Since small-world and scale-free networks seem to be so common, it is natural to ask whether such networks just happen randomly. To answer this question, we can compare the characteristics of these networks to a class of randomly generated graphs. In particular, we will look at the class of uniform random graphs, which are created by adding each possible edge with some probability p.

Creating a uniform random graph is straightforward. We first create an adjacency list with the desired number of nodes, then iterate over all possible pairs of nodes. For each pair of nodes, we link them with probability p, as shown below.

import random

def randomGraph(n, p):
    '''Return a uniform random graph with n vertices.

    Parameters:
        n: the number of nodes
        p: the probability that two nodes are connected

    Return value: a random graph
    '''

    graph = { }
    for node in range(n):            # label nodes 0, 1, ..., n-1
        graph[node] = [ ]            # graph has n nodes, 0 links

    for node1 in range(n - 1):
        for node2 in range(node1 + 1, n):
            if random.random() < p:
                graph[node1].append(node2)  # add edge between
                graph[node2].append(node1)  #   node1 and node2
    return graph

Figure 12.10 The degree distribution of random graphs with n = 24 and p = 38/276.

Figure 12.11 The degree distribution of random graphs with n = 24 and p = 1/2.

Because we will get a different random graph every time we call this function, any characteristics that we want to measure will have to be averages over several different random graphs with the same values of n and p. To illustrate, let’s compute the average distance, clustering coefficient, and degree distribution for uniform random graphs with the same number of nodes and links as the graphs in Figures 12.6 and 12.7. Recall that those graphs had 24 nodes and 38 links.

Reflection 12.21 What parameters should we use to create a uniform random graph with 24 nodes and 38 links?

We cannot specify the number of links specifically in a uniform random graph, but we can set the probability so that we are likely to get a particular number, on average, over many trials. In particular, we want 38 out of a possible (24 · 23)/2 links, so we set

p=38(2423)/2=382760.14.

Averaging over 20,000 uniform random graphs, each generated by calling randomGraph(24, 0.14), we find that the average distance between nodes is about 4.32 and the average clustering coefficient is about 0.12. The table below compares these results to what we computed previously for the other two graphs.

Graph

Average distance

Clustering coefficient

Figure 12.6 (clusters)

2.42

0.59

Figure 12.7 (grid)

3.33

0

Uniform random

4.32

0.12

The random graph with the same number of nodes and edges has a slightly longer average distance and a markedly smaller clustering coefficient than the graph in Figure 12.6 with the three clusters. Because these graphs are so small, these numbers alone, while suggestive, are not very strong evidence that random graphs do not have the small-world or scale-free properties. So let’s also look at the average degree distribution of the random graphs, shown in Figure 12.10. The shape of the degree distribution is quite different from that of a scale-free network, and is much closer to a normal distribution. Because the probability of adding an edge was relatively low, the average degree was only about 3 and there were a number of nodes with 0 degree, causing the plot to “run into” the y-axis. If we perform the same experiment with p = 0.5, as shown in Figure 12.11, we get a much clearer bell curve. These distributions show that random graphs do not have hubs; instead, the nodes all tend to have about the same degree. So there is definitely something non-random happening to generate scale-free networks.
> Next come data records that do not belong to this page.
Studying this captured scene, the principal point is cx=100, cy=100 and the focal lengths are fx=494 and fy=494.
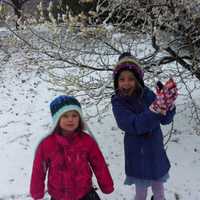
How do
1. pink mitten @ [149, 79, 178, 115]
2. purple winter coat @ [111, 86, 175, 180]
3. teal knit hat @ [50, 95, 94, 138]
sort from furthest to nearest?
purple winter coat @ [111, 86, 175, 180]
teal knit hat @ [50, 95, 94, 138]
pink mitten @ [149, 79, 178, 115]

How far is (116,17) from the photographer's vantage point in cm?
564

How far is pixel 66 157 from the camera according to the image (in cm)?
353

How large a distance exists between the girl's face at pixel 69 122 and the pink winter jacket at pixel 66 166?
0.06m

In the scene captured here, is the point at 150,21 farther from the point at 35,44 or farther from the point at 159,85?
the point at 159,85

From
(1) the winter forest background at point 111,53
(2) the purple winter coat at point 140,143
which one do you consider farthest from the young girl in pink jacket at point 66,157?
(1) the winter forest background at point 111,53

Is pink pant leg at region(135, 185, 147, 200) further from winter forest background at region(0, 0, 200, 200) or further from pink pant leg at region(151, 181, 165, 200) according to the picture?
winter forest background at region(0, 0, 200, 200)

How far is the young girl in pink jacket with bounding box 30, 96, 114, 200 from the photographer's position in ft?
11.6

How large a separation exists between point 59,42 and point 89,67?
43 cm

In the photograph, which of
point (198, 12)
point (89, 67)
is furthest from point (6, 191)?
point (198, 12)

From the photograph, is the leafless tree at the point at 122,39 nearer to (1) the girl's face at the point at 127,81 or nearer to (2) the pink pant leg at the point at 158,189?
(1) the girl's face at the point at 127,81

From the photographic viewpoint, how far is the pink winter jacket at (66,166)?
11.6 ft

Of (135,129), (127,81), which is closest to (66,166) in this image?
(135,129)

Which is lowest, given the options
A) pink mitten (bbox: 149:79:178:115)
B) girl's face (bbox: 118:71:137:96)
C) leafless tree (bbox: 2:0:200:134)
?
pink mitten (bbox: 149:79:178:115)

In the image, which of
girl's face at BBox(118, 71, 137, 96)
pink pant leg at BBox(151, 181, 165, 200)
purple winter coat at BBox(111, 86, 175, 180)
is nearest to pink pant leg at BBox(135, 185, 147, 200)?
pink pant leg at BBox(151, 181, 165, 200)
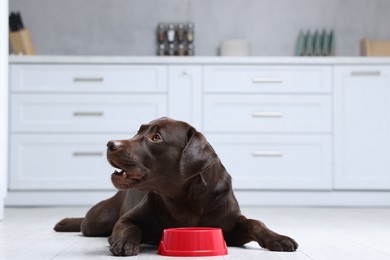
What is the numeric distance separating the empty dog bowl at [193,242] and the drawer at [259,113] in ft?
9.26

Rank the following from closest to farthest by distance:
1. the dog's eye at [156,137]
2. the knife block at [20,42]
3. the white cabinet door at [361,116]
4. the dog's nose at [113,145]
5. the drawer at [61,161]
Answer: the dog's nose at [113,145]
the dog's eye at [156,137]
the drawer at [61,161]
the white cabinet door at [361,116]
the knife block at [20,42]

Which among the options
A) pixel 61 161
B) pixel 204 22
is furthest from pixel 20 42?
pixel 204 22

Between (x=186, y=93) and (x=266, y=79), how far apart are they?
55 centimetres

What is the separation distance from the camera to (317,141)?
4969 mm

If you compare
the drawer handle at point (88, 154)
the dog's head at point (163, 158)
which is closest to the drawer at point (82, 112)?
the drawer handle at point (88, 154)

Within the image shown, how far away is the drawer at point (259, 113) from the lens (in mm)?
4953

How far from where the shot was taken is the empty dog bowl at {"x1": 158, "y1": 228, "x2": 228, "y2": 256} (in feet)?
6.93

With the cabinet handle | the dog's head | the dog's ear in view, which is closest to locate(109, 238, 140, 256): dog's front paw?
the dog's head

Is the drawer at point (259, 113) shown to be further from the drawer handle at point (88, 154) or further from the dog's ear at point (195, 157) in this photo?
the dog's ear at point (195, 157)

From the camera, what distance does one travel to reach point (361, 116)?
500 centimetres

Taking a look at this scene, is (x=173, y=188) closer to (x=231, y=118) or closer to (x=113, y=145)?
(x=113, y=145)

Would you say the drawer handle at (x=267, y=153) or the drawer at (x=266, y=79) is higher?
the drawer at (x=266, y=79)

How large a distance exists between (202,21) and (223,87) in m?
0.94

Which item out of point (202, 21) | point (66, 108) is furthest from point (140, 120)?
point (202, 21)
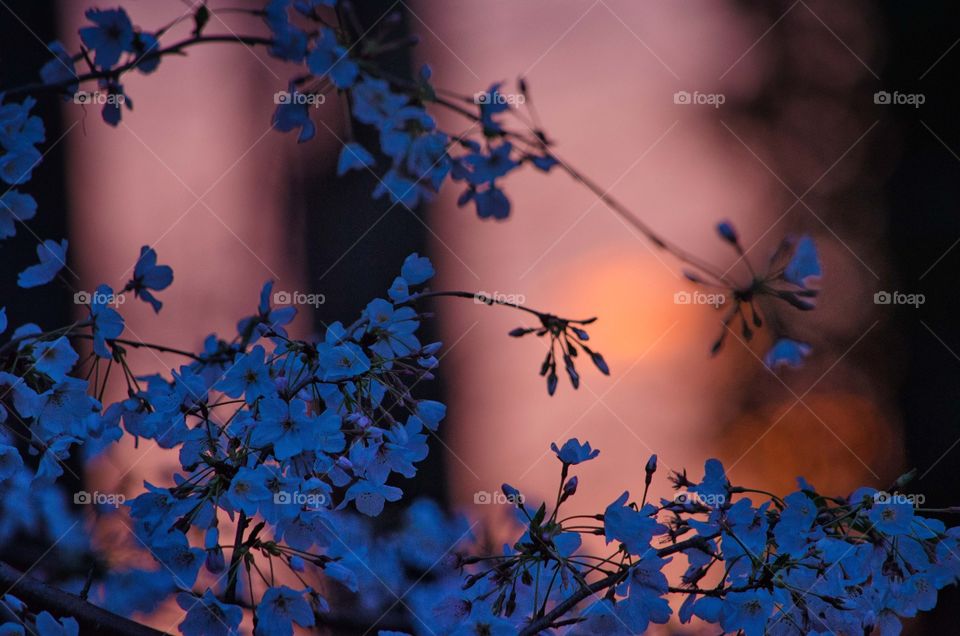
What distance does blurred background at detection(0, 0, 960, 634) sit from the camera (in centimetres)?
349

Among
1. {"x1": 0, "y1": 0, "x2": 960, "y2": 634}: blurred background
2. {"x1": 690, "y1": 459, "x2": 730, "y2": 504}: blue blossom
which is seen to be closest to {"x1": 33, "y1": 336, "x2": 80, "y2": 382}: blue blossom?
{"x1": 690, "y1": 459, "x2": 730, "y2": 504}: blue blossom

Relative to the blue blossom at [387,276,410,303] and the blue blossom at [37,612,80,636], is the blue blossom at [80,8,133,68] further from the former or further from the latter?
the blue blossom at [37,612,80,636]

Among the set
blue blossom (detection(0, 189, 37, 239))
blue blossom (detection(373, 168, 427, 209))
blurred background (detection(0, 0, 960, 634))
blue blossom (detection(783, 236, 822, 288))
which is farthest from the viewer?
blurred background (detection(0, 0, 960, 634))

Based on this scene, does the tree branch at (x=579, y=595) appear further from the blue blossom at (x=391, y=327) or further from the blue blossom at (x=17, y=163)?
the blue blossom at (x=17, y=163)

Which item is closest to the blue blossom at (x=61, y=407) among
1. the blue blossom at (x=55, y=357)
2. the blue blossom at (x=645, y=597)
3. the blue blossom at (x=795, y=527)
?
the blue blossom at (x=55, y=357)

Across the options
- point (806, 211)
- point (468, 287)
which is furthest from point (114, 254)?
point (806, 211)

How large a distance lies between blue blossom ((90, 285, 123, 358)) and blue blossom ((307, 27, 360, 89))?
353 mm

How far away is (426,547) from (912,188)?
10.5 feet

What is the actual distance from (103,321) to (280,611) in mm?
375

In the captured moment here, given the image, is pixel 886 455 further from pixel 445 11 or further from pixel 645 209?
pixel 445 11

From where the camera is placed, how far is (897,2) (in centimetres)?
416

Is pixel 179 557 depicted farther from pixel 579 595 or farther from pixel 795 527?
pixel 795 527

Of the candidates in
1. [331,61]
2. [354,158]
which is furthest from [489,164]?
[331,61]

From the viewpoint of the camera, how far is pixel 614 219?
352cm
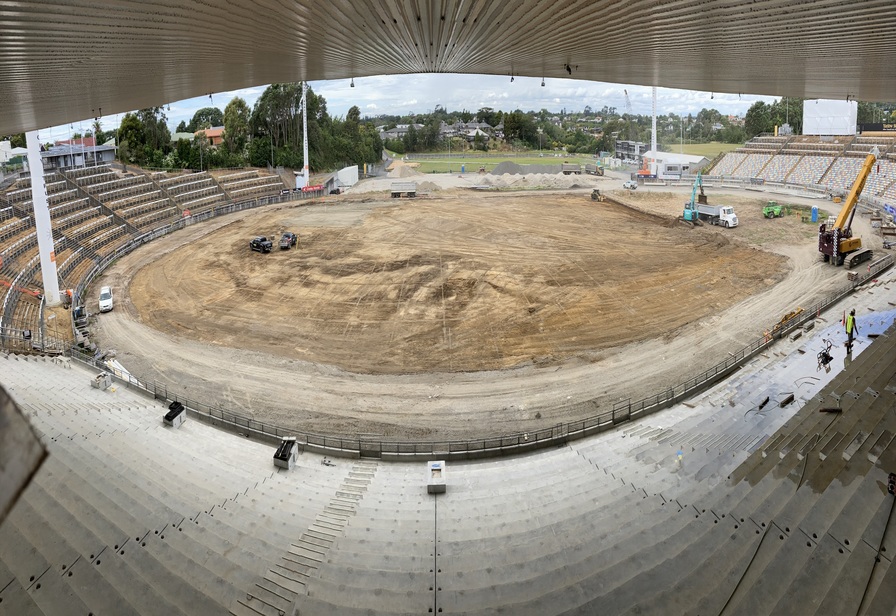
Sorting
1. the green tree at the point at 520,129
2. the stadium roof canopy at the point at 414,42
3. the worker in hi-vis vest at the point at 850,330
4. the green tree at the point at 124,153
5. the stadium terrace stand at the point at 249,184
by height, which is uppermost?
the green tree at the point at 520,129

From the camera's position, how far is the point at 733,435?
39.9ft

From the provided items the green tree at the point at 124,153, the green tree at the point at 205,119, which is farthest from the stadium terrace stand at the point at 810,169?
the green tree at the point at 205,119

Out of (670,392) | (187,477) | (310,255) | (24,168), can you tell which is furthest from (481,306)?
(24,168)

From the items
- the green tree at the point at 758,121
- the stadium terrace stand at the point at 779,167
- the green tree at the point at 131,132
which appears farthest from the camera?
the green tree at the point at 758,121

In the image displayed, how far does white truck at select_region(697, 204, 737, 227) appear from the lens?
35.7 meters

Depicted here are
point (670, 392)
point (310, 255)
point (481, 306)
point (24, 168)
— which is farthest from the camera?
point (24, 168)

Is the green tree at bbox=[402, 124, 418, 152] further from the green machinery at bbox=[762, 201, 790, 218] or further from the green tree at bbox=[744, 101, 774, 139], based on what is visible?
the green machinery at bbox=[762, 201, 790, 218]

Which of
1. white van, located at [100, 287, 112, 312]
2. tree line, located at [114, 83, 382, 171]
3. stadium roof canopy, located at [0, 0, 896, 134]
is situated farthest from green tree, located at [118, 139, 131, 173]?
stadium roof canopy, located at [0, 0, 896, 134]

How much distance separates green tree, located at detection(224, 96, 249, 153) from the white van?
45.0 m

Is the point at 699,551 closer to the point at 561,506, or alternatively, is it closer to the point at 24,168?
the point at 561,506

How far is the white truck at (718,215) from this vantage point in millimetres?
35688

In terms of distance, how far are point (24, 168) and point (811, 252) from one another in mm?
47244

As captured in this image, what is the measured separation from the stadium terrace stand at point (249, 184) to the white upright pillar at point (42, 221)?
90.8ft

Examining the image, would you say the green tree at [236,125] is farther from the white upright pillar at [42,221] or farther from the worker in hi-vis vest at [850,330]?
the worker in hi-vis vest at [850,330]
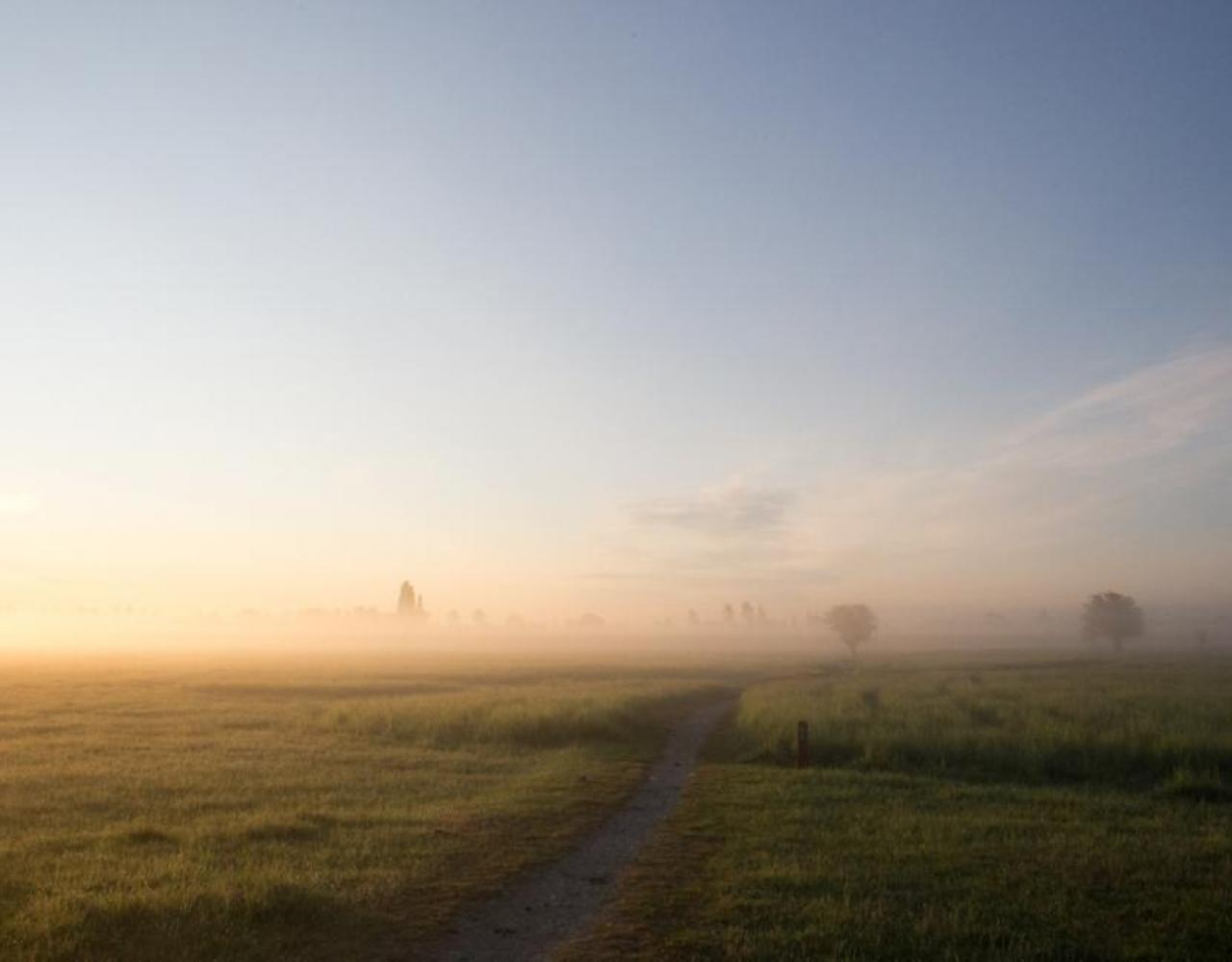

Reflection 12.22 What kind of process do you think might create a scale-free network with a few high-degree nodes?

The presumed process at play has been dubbed preferential attachment or, colloquially the “rich get richer” phenomenon. The idea is relatively intuitive: popular people, destinations, and web pages tend to get more popular over time as word of them moves through the network.

Exercises

12.4.1. Show how to create a uniform random graph with 30 nodes and 50 links, on average.

12.4.2. Exercise 12.3.1 asked you to write a function that returns the clustering coefficient for a graph. Use this function to write another function

avgCCRandom(n, p, trials)

that returns the average clustering coefficient, over the given number of trials, of random graphs with the given values of n and p.

12.4.3. Exercise 12.3.2 asked you to write a function that returns the average distance between any two nodes in a graph. Use this function to write another function

avgDistanceRandom(n, p, trials)

that returns the average of this value, over the given number of trials, for random graphs with the given values of n and p.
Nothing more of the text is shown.